Submitted by Principal Financial Group, Inc.
For more than two decades, Kimberly Evans has logged experience as an entrepreneur and small business owner. She’s owned a clothing store. She opened a call center.
But when it came to raising capital for her latest venture, Just Her Rideshare, the Charlotte, North Carolina, resident realized she had a knowledge gap. “I’ve built small businesses, but I never had to fundraise on that scale,” Evans says. “I knew I needed to find out how to execute that. I’m good at some things, but as a small business owner you can’t be good at everything.”
Evans found help in the form of a 3Rs grant—Recovery, Rebuild, Resilience—from 1863 Ventures. The organization, supported by Principal® Foundation, offers leadership training and market access for people of color and women entrepreneurs. For Evans, that translated into team building and financial insights.
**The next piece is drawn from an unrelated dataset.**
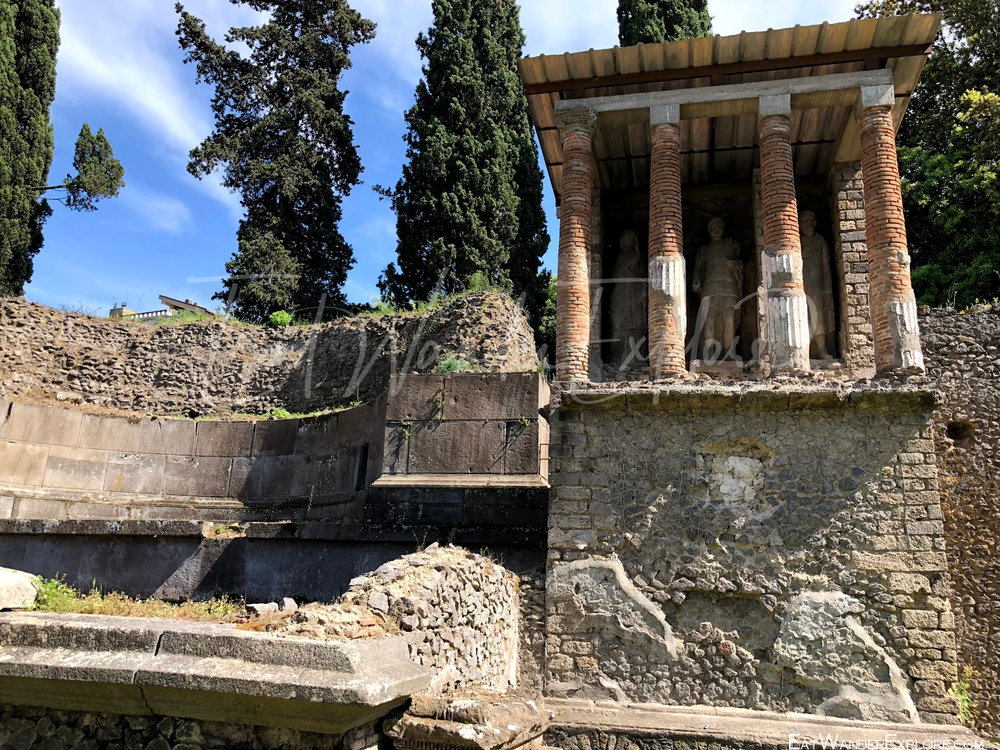 pompeii57.jpg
For her community—and thousands of other communities across the U.S. that support small businesses—the benefits of such programs spread far and wide.
Providing equitable support, all year long
Focused events like Small Business Saturday help drive attention to the 30 million-plus small businesses in the U.S. But research demonstrates support is needed not just on one day, but throughout the year, year after year. That’s particularly true for small businesses owned by people of color and women.
For example, new research from the Global Financial Inclusion Index strongly indicates there’s uneven access to financial security across gender and racial demographics. Women in the U.S. face more exclusion from the financial system than men, and access to financial products, tools, services, and advice proves more difficult for Black and Hispanic communities, the Index found.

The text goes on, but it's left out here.